Imagine for a moment that you’re having an issue with a product or service and need to contact the company’s support team. You visit their website, navigate to their contact page, and find a list of social messaging apps (including WhatsApp, Facebook Messenger, and WeChat) alongside their phone number.

Do you face the phone tree and hold music—or do you fire up your messaging app of choice?

If you choose the second option, you’re the face of a trend that’s growing rapidly. With 45% of customers now predicting that digital channels will be their primary way of contacting brands in the future, it’s clear that social messaging is the future of customer care.

That makes it a critical part of your social media strategy moving forward.

This massive migration to digital channels also means your customers’ expectations have changed dramatically. Are you ready to meet them? And more importantly, do you know how to measure what “good” looks like in the age of the digital customer?

Today, consumers expect speed, convenience, and personalization from your brand, especially when it comes to customer service and engagement. To keep them happy, it’s vital that you align your goals—and the way that you track your performance against them—with these new benchmarks.

Manage every customer inquiry on a single platform with Sparkcentral. Never miss a message, improve customer satisfaction, and save time. See it in action.

How to set social messaging goals and KPIs

There are countless key performance indicators (KPIs) to measure the success of your social media programs.

Social messaging KPIs are different. Conversations on messaging channels are often service-related, so these KPIs are generally aligned with the metrics used by customer service teams in a contact center.

When setting social messaging KPIs, our advice is to keep it simple.

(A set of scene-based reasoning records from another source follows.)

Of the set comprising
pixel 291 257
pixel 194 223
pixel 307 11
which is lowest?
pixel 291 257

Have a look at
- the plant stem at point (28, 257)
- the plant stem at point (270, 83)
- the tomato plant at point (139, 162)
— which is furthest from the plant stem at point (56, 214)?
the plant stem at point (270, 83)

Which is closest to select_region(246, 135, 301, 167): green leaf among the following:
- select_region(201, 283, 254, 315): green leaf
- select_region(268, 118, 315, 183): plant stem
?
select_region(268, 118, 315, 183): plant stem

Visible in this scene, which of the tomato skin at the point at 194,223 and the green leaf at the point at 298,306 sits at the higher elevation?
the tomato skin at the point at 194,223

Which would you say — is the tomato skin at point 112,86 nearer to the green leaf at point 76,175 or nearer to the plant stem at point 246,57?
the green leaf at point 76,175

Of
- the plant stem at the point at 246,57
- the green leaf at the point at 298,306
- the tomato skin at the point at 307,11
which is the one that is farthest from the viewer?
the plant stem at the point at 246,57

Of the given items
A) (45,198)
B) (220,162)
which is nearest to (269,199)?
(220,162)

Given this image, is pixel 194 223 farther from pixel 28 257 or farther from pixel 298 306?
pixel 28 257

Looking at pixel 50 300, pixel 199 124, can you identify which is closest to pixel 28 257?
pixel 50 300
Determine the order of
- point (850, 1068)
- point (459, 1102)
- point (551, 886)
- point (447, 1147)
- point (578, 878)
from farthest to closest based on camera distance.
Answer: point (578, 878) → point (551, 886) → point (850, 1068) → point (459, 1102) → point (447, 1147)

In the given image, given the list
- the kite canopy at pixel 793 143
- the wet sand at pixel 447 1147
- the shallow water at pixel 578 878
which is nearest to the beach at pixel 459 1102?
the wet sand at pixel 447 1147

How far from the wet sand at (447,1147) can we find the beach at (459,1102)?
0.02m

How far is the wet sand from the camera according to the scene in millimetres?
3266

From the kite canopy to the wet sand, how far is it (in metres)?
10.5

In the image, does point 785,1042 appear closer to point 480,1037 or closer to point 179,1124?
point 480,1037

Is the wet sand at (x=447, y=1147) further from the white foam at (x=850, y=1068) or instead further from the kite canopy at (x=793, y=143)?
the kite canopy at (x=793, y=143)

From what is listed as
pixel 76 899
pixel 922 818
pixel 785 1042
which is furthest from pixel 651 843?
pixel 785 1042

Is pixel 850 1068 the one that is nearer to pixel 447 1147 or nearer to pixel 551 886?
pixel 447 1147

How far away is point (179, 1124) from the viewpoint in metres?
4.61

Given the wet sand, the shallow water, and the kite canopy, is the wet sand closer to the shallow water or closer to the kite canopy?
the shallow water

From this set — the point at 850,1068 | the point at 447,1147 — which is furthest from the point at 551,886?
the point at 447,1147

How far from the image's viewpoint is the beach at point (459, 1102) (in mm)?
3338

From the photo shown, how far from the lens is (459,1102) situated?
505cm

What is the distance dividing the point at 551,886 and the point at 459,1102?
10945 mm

Focus on the four universal social messaging goals, identify the most relevant KPIs to track those goals, then adapt, experiment, and repeat as you refine and optimize your strategy.

1. Fast response time and always-on service

Fast response times and always-on service are now table stakes when it comes to customer care. Unfortunately, the default method of providing customer service by phone often means long waits and limited hours.

That’s where call deflection comes in.

Call deflection is a technique used to transfer an incoming call to an alternate channel, such as messaging. It offers your customers a way out of the traditional hold queue, giving them the option to switch from phone service to messaging service. It’s a quick way to help more customers connect with your team via the channels they prefer.

Out-of-hours requests and repetitive support requests can be a huge drain on your teams’ time and resources. Automation is a highly effective way to deflect many of these requests, freeing up your employees’ time to handle more complex and high-value requests.

Using digital channels, customer care teams can integrate chatbots, automation, and self-service capabilities to help customers around the clock.

The best way to track your progress toward your goal of delivering fast response time and always-on service is through a popular customer care KPI: first contact resolution.

The KPI to watch: First contact resolution

First contact resolution (FCR), sometimes called first touch resolution (FTR), is the rate at which customer service requests are resolved without needing to defer to a future date or escalating the request to another department or a manager.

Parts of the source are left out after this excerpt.